**Assigned task 1**:
In the speech on employment policy, list every phrase that refers to a government, using the words as the speech gives them.
**Assigned task 2**:
Pick up the speech on employment policy where it ends and carry it on.

**Document section**:

=====

Mr HAROLD HOLT - The honorable member should know by now - he has heard it often enough from this place - the policy of this Government in relation to employment in this country. Our policy is directed to ensuring that there are jobs adequate in number for the people able and willing to work and, to an extent unsurpassed by an industrial country anywhere in the free world, we have, throughout our period of office, sustained that policy as no other Australian government has ever done.

Inevitably, in a country which is so much subject to fluctuations in its terms of trade and the movements of exports of its primary products as is Australia, there will be fluctuations in its economic situation. For most of the time that we have been in office, the pressures of demand have been greater than has been the under-employment of resources. There have been times when our resources have not been fully employed, but they have been relatively short periods, and action has been taken by the Government to stimulate demand. More frequently, we have been concerned, as I believe any Australian government which is pursuing a dynamic policy of development would be concerned, with the excessive pressures of demand.

=====

**Records**:
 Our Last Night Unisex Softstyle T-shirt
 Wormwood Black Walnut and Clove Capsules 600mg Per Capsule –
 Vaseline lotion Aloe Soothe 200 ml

=====

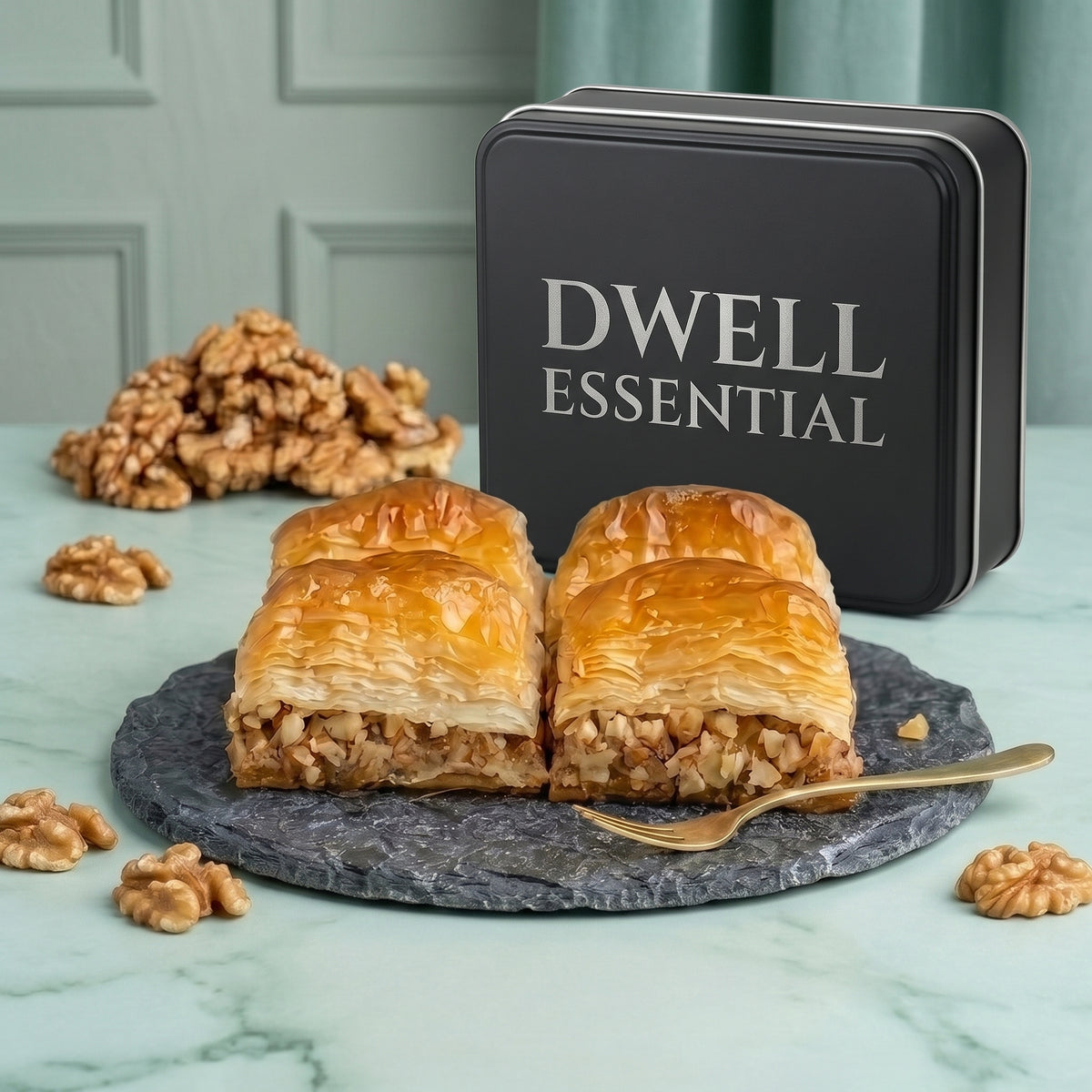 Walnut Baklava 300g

=====

**Response area 1**:
- this Government
- no other Australian government
- the Government
- any Australian government

**Response area 2**:
I know that honorable members opposite have been looking - I believe hopefully - to the day when there will be sufficient unemployment in this country for them to make political capital out of it, but they have found their hopes frustrated by the policies of this Government. We do not look to any level of unemployment as being satisfactory. What has to be looked at is how far job vacancies match the resources available to fill them. The objective of our policies will be to ensure that, over the long haul, the vacancies available will approximate the number of people able and willing to work. To take one illustration, at one time last year in the building industry there were five times as many vacancies as people offering for employment. We know the kind of industrial evils that a situation of that kind produces, and we set out to correct it. We hope to have the economy in balance as a result of our measures.